Final SVM Model Results:
Accuracy: 0.8126
Precision: 0.7041
Recall: 0.5040
F1 Score: 0.5875
Confusion Matrix:
[[957  79]
 [185 188]]


## Conclusion

After evaluating multiple models and tuning their hyperparameters, the Logistic Regression model was found to have the best performance with an accuracy of 82.04%, precision of 69.11%, recall of 58.18%, and F1 score of 63.17%. The model can now be used to predict customer churn with a reasonable degree of accuracy.

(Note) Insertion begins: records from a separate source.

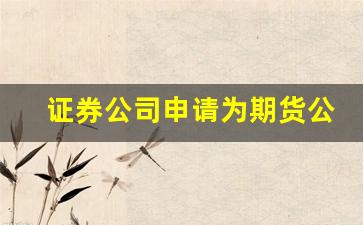 证券公司申请为期货公司(期货公司和证券公司哪个上班好)_https://www.xzdzcjx.com_科创板_第1张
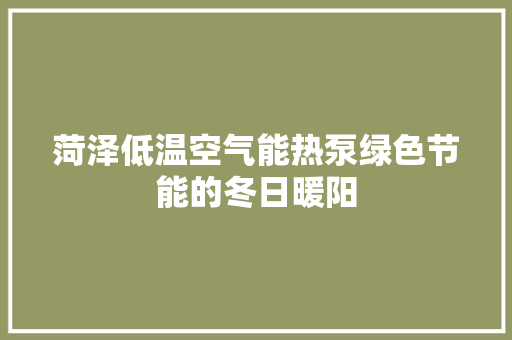 菏泽低温空气能热泵绿色节能的冬日暖阳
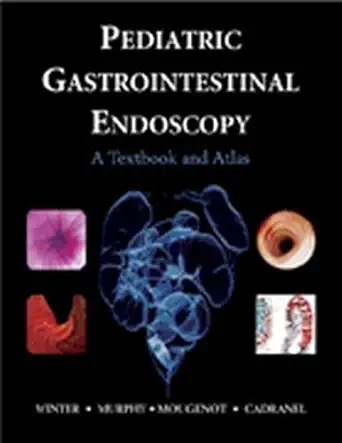 Buy Pediatric Gastrointestinal Endoscopy (BC DECKER) (English, Hardcover, Harland Winter, M Murphy, Jean-Francois Mougenot, Samy Cadranal) Online at Best Price - GlowMirror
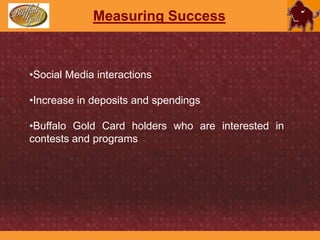 TacticsBuffTextWho: All Buffalo Gold Card holdersWhat: A mass text message will be sent to the cardholders who opt-in for the service about the specials of supporting merchantsWhy: Promotes the campaigns and the brand. Drives business to supporting merchants.How: Facebook, Twitter, e-mail, and additional advertising media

In future work, we can further enhance model performance by exploring more advanced algorithms, using feature engineering techniques, and incorporating more data if available. Ensuring a balanced dataset through techniques like SMOTE (Synthetic Minority Over-sampling Technique) could also help improve model performance, especially recall.